>> Start INFORMATION SUPPLIED
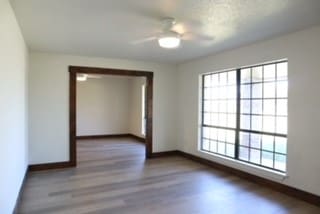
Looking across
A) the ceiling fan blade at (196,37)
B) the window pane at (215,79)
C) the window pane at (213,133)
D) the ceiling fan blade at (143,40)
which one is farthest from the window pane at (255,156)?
the ceiling fan blade at (143,40)

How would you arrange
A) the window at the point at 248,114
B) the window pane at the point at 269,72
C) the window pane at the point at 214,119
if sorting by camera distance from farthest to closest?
the window pane at the point at 214,119, the window pane at the point at 269,72, the window at the point at 248,114

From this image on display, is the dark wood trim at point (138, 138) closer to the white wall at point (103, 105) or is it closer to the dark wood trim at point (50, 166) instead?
the white wall at point (103, 105)

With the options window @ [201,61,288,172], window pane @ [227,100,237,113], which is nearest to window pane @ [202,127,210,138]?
window @ [201,61,288,172]

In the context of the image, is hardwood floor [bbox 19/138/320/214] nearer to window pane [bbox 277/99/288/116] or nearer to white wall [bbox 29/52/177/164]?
white wall [bbox 29/52/177/164]

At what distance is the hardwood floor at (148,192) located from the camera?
3.09 m

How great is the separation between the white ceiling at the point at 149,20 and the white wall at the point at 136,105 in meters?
4.54

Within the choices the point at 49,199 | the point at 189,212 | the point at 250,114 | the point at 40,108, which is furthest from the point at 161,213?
the point at 40,108

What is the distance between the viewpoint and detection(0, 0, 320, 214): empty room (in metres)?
2.76

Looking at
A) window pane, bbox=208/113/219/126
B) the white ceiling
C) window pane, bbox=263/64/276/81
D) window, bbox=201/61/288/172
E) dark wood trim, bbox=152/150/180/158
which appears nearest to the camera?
the white ceiling

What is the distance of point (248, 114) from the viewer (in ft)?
14.5

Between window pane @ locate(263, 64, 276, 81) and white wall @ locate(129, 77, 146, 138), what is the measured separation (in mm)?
5036

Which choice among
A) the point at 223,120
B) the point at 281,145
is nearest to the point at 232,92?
the point at 223,120

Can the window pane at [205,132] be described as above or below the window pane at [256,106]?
below

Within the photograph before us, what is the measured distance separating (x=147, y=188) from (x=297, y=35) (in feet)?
10.8
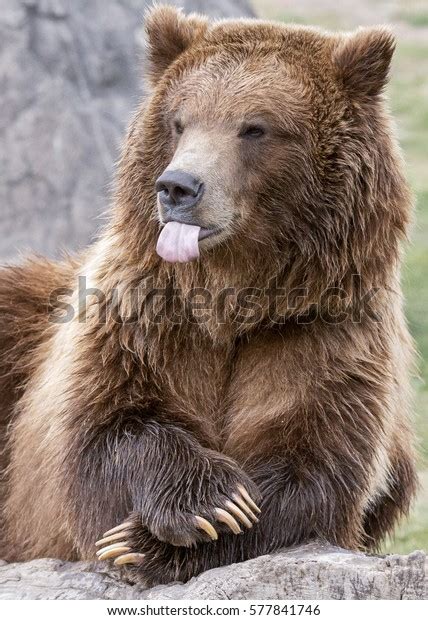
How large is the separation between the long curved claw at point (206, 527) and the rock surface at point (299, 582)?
0.56 feet

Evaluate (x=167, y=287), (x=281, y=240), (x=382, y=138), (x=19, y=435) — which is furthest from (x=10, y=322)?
(x=382, y=138)

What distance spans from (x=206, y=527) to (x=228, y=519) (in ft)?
0.28

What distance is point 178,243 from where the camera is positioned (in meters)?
4.94

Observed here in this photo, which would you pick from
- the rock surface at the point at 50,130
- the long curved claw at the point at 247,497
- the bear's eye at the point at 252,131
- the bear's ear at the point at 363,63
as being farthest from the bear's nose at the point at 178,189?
the rock surface at the point at 50,130

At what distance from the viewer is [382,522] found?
20.0 ft

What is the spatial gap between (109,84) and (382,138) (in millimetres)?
6291

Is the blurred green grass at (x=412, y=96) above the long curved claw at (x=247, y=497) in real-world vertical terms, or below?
above

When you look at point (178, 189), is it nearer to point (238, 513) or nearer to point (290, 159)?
point (290, 159)

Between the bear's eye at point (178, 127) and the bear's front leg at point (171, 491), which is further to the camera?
the bear's eye at point (178, 127)

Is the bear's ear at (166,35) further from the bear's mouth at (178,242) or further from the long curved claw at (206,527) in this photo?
the long curved claw at (206,527)

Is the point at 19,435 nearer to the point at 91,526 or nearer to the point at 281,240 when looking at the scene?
the point at 91,526

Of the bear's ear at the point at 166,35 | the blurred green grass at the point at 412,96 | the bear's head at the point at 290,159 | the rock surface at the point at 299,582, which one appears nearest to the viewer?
the rock surface at the point at 299,582

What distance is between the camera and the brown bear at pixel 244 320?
196 inches

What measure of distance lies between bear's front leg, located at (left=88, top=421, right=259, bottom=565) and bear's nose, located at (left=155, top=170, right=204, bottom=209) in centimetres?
89
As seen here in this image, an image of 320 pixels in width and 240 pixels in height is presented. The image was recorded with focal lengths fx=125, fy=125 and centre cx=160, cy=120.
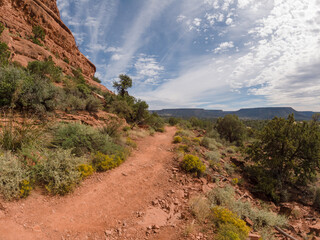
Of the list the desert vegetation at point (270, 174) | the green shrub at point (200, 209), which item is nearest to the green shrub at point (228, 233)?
the green shrub at point (200, 209)

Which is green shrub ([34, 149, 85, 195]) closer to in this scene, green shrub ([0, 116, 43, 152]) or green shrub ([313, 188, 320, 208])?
green shrub ([0, 116, 43, 152])

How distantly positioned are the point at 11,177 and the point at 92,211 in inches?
80.5

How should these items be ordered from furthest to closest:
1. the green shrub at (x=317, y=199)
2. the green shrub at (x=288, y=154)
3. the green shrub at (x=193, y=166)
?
1. the green shrub at (x=288, y=154)
2. the green shrub at (x=317, y=199)
3. the green shrub at (x=193, y=166)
>> End INFORMATION SUPPLIED
● AIM
Your copy should consist only of the lines from the line holding "Is the point" through the final line of the listing above, both included, with all pictures omitted.

● FINAL RESULT
Is the point at 19,435 nearer to the point at 91,526 or nearer to the point at 281,240 when looking at the scene?
the point at 91,526

Of the bear's ear at the point at 166,35 | the blurred green grass at the point at 412,96 | the bear's head at the point at 290,159 | the rock surface at the point at 299,582, which one appears nearest to the viewer?
the rock surface at the point at 299,582

What distance is between the camera and the brown bear at pixel 244 320?
196 inches

What measure of distance lies between bear's front leg, located at (left=88, top=421, right=259, bottom=565) and bear's nose, located at (left=155, top=170, right=204, bottom=209) in centimetres?
89
As seen here in this image, an image of 320 pixels in width and 240 pixels in height is presented. The image was recorded with focal lengths fx=125, fy=125 and centre cx=160, cy=120.
Of the list the desert vegetation at point (270, 174) | the green shrub at point (200, 209), which item is nearest to the green shrub at point (228, 233)?
the green shrub at point (200, 209)

Which is green shrub ([34, 149, 85, 195]) closer to in this scene, green shrub ([0, 116, 43, 152]) or green shrub ([313, 188, 320, 208])?
green shrub ([0, 116, 43, 152])

How distantly positioned are the point at 11,177 and the point at 92,211 in inches?
80.5

How should these items be ordered from furthest to closest:
1. the green shrub at (x=317, y=199)
2. the green shrub at (x=288, y=154)
3. the green shrub at (x=193, y=166)
?
1. the green shrub at (x=288, y=154)
2. the green shrub at (x=317, y=199)
3. the green shrub at (x=193, y=166)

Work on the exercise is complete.